Bigfoot the Garden Yeti by Design Toscano

Mighty and stunning, the Design Toscano Bigfoot The Garden Yeti Statue is an attractive choice for any home. It features a large yeti that is either on the lookout for some prey or just exploring the surroundings. You can place this statue either at home or next to the trees of your backyard. Made from the toughest quality of 100% resin, the Bigfoot The Garden Yeti Statue from Design Toscano comes with the kind of durability that lasts for generations. This statue is resistant to UV as well as fading and coated in a brown finish. It can be kept as good as new by storing it indoors during the harshest winters. It is available in multiple sizes.

Not even the most abominable snowman can deal with the worst snow.

Two sizes are available: the taller is 28.5 inches, not nearly enough to overshadow your life-size My Little Pony, which shouldn’t be out in your garden in the first place, even if it’s Fluttershy.

List price is $136, but at this writing it’s marked down to $96.

(Via our old friend Lisa Paul.)

Addendum: I was humming this darn thing while cutting and pasting, and I figured, why not?

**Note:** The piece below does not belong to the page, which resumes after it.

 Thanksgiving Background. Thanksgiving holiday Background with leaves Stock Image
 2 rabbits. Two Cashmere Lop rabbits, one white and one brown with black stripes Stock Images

Live from 1976. (Jonathan Richman, to my eternal surprise, is older than I am.)


  1. fillyjonk »

    2 August 2017 · 5:23 pm

    Not even three feet tall? Boo.

    I would want a real, life-sized skunk ape statue for my backyard, especially if the city starts getting snoopy about brush and grass height again.

  2. McG »

    2 August 2017 · 5:48 pm

    A full-sized one set back among the trees at Mustache World Headquarters, where it might be just visible from the road in the wintertime, would be a nice tribute to the Happy Valley Horror.

  3. fillyjonk »

    2 August 2017 · 5:59 pm

    Hm. It’s “Hallowe’en Season” already, so maybe one of the party places has one. Maybe even one on a motion detector that roars or something when someone walks by…

  4. Bill Hunsicker »

    3 August 2017 · 5:13 am

    This pose is reminiscent of the famous hoax bigfoot film from the sixties. A deliberate choice, I think.

  5. ETat »

    3 August 2017 · 5:23 am

    “Our” friend?

  6. Holly H »

    3 August 2017 · 10:44 am

    filllyjonk, I feel your pain, about the snooty city folks. Last year, my golf-course-lawn neighbor narked on me for my 8-foot tall sunflowers, among other pollinator-friendly natives. I followed the agent around my yard, as she snapped photos of all the most bee-friendly plants (sunflowers, cowpen daisies, other types of daisies). I explained to her that these were NOT weeds, and that the bees and butterflies use them, daily. I asked if she realized that we lost 40 percent of our bees last year, in Oklahoma? She replied (I’m not making this up), “Yeah, I know. I’m a beekeeper”. Could’ve knocked me over with a feather.
    The good news is, I got in touch with some folks, who got in touch with other folks (did you know that OKC has a “Sustainability Office”?) and I got out of paying the fine, and I got to keep most of my sunflowers. The head of code enforcement came out to work with me, and I did have to sacrifice a few.

    I explained to him that I had a nest of bumble bees in one corner of the garden, so would not be able to ‘trim it back’ like the rest, because I’d learned that you can only go so close to their nest. His response was “Well, you shouldn’t have bumblebees on your property. You’re gonna get sued”.